A la question : Allez-vous au cinéma ? Oui pour la quasi-totalité. Pourquoi allez-vous dans une salle alors que vous avez tout à disposition sur le Web ? Parce que ce sont des sorties entre amis, qu’on est bien ensemble avec les autres dans un lieu convivial.

Plus de culture virtuelle, plus de culture réelle

La réaction de ces jeunes dit à peu près tout des enjeux de l’époque : plus nous disposons de sources d’information, de divertissement, d’accès à toutes les dimensions de la science et de la culture – c’est le fabuleux avantage du Net – plus nous avons besoin, comme êtres humains, sociaux, de contact réel avec le savoir, les artistes, les interprètes, la culture qui se partage. Dans le domaine qui est le mien, j’en fais le constat tous les jours, le festival dont j’ai la charge fait le plein d’auditeurs, de spectateurs, qui se déplacent, parfois de loin, pour rencontrer, écouter, vibrer, apprendre, en vrai, en direct, alors qu’ils pourraient rester chez eux devant leur écran.

Il y a , dans toutes les couches de la population, dans toutes les classes d’âge, un besoin, un désir, une envie de Culture, qui peine parfois à s’exprimer, qui ne trouve pas toujours à s’assouvir dans l’offre qui est proposée (Le grand public).  

Mais pour répondre à ce besoin, il faut changer nos logiques de production et de diffusion de la culture.

Et commencer par le commencement : combien de lois sur l’éducation artistique, la culture à l’école  jamais suivies d’effet ? Une mesure simple, concrète, applicable partout et pour tous les écoliers de France : une heure de chant choral par semaine en CE 1 dans toutes les écoles. Tout y est : l’apprentissage de l’écoute, de la discipline, du respect du groupe, le partage d’une émotion musicale, un instrument que tout le monde possède et qui ne coûte rien – la voix -. De l’emploi pour des centaines, des milliers d’enseignants et de musiciens.
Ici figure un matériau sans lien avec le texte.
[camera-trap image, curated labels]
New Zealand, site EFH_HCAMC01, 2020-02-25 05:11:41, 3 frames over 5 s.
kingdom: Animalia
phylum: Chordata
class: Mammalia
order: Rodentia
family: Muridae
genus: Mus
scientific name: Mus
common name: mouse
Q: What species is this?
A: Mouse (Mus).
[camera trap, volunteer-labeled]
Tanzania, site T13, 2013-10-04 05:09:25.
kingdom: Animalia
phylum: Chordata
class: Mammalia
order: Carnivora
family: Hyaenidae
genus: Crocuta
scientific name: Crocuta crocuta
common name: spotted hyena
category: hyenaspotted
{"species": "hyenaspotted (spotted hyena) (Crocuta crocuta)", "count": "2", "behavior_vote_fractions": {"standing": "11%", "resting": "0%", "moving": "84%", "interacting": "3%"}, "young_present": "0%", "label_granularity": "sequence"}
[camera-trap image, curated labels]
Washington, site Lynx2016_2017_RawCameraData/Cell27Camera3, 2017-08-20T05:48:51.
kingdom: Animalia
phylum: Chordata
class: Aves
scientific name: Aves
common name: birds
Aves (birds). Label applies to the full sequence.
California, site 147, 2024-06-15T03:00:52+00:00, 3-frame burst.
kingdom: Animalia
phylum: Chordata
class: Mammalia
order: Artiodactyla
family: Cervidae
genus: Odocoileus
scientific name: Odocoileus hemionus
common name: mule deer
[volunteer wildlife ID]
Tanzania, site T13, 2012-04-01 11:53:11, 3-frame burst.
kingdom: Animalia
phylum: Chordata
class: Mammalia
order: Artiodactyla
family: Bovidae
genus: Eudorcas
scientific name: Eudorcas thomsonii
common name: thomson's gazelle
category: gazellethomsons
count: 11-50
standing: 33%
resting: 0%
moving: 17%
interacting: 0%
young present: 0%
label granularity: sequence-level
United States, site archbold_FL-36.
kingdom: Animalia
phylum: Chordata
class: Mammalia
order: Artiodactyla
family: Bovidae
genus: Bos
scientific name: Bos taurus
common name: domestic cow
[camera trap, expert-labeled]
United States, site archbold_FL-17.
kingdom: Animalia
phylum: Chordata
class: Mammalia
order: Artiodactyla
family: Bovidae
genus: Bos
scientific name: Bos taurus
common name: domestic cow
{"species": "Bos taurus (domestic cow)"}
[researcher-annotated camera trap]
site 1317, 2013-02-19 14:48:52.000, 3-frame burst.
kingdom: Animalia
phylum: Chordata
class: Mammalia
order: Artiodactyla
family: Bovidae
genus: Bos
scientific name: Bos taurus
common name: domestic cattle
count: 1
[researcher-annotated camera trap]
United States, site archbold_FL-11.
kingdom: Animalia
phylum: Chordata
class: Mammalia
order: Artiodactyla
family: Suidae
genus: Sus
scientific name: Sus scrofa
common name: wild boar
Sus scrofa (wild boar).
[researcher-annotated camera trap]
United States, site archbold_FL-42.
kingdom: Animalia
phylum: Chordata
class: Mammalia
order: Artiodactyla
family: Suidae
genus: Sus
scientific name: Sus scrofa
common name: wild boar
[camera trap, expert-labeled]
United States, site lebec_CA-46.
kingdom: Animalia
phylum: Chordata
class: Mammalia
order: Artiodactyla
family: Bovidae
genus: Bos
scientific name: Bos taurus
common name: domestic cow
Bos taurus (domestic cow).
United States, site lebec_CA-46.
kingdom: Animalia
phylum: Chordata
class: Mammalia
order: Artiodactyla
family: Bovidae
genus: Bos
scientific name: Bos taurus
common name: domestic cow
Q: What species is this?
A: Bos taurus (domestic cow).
Autre idée simple, le principe de Lagardère (le chevalier !) : si tu ne viens pas à la Culture, c’est la Culture qui vient à toi. Les inégalités dans l’accès à la Culture restent criantes. Inégalités sociales, géographiques, même si, en matière muséale notamment, de vrais efforts ont été faits. J’avais, à Liège, usé d’une formule qui ne me semble pas périmée : porter la musique partout où elle peut aller, j’écrirais maintenant plutôt partout où elle est attendue.

En effet, s’il faut tout faire pour rendre les lieux de culture familiers au plus grand nombre,  il faut, dans le même mouvement, faire entrer la culture dans le cercle familier de ceux qui en sont les plus éloignés, les territoires ruraux, les petites villes. C’est très concrètement ce que fait depuis 2006 (à l’instigation de celui qui était alors le bouillonnant maire de Montpellier et président de la Région Languedoc-Roussillon Georges Frêche) le Festival Radio France Occitanie Montpellier : en juillet prochain, il se déploiera dans 56 communes et 65 lieux différents de la grande région Occitanie. En dix ans, on a pu mesurer combien la musique est désirée, attendue, aimée là où elle est trop rare parce que hors des circuits et des réseaux traditionnels de diffusion.

Un souhait, pas un voeu pieux : qu’on profite des quelques semaines qui restent avant l’élection présidentielle et les élections législatives pour remettre la Culture au coeur du débat ! Chiche.